Sunday 15 February 2015

LIVE THE LIFE 3


Swami Vivekananda was born of rich parents but took pleasure in intellectual and cultural pursuits as he grew up. The acute poverty his family faced following the death of his father made him realize the virtue of frugal living. In later years he stressed upon this fact when he pronounced that the youth ought to be encouraged to live frugal lives. The stark poverty of the masses of India, his own harrowing experience of poverty in his familial life and the extreme poverty of his spiritual brotherhood must have been the immediate cause of his being prompted to make this statement.

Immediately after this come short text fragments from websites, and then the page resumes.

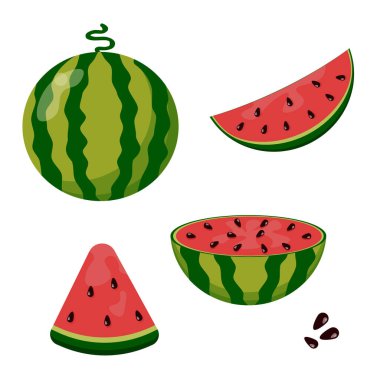Watermelon in flat style. Whole, cut and sliced watermelon. Healthy Eating.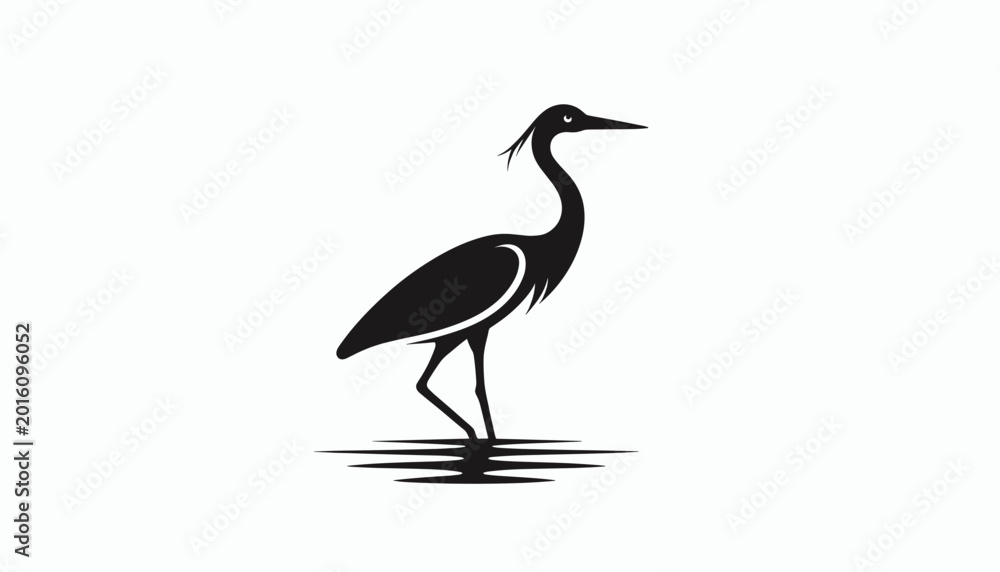 Naklejka premium Silhouette of a heron standing in water.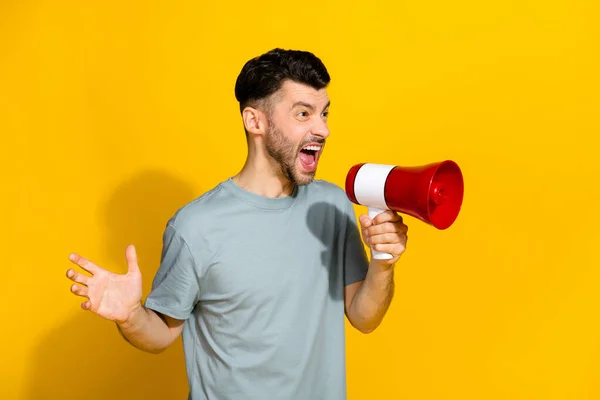 Profile Side Photo Crazy Angry Man Look Empty Space Shouting — Stock Photo, Image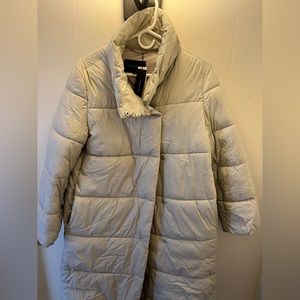 Banana Republic Petite Puffer Coat Light Grey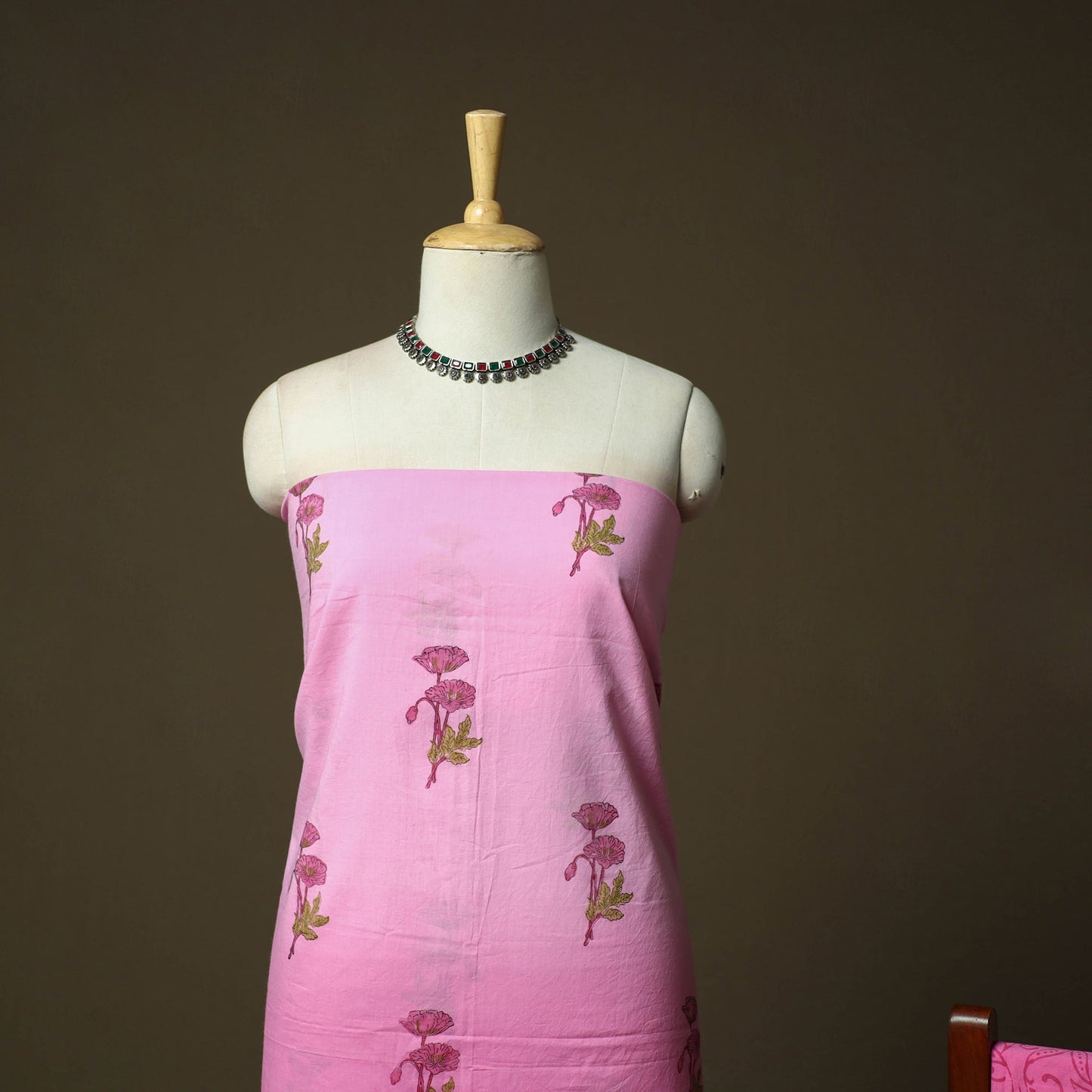Sanganeri hand block print cotton 3pc unstitched dress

But at a deeper level he must have also felt the sheer necessity of frugal living as the means of restricting the wayward mind from dissipating its forces in diverse directions and so suffering from energy depletion whose final resolution would be the utter loss of mental vigour and ruination of character for extravagance surely would bring in its wake the mirage of multitudinous desires seeking fulfilment through the finite confines of this mortal frame. The consumer culture that is so rampant among the youth today, Swamiji had determined to arrest. And why the youth alone? Consumerism is eating into the vitals of the young and the old today and has reduced masses of the urban population into foppish imbeciles with film frivolity the dominant note in their cultural make-up and slavish pseudo-western orientation the height of their social independence. Fortunately, the masses as yet are uncorrupted owing to their extreme poverty. Nonetheless, this cultural invasion of the decadent West is ruining the very moral fibre of our urban masses, especially the youth and that is a matter of grave national concern. So, it is clear why Swamiji with prophetic vision had forewarned the youth from being foppish as a cardinal point in their development of character. He, in no uncertain terms, had literally launched into a tirade against the then prevalent ways of the affluent in self-indulgence, oblivious of the hapless condition of the masses when he said: So long as the millions live in hunger and ignorance, I hold every man a traitor who, having been educated at their expense, pays not the least heed to them! I call those men who strut about in their finery, having got all their money by grinding the poor, wretches, so long as they do not do anything for those two hundred millions who are no better than hungry savages!

I rest my case here, friends, for after a Vivekananda speaks, none else ought to. Jai Swamiji!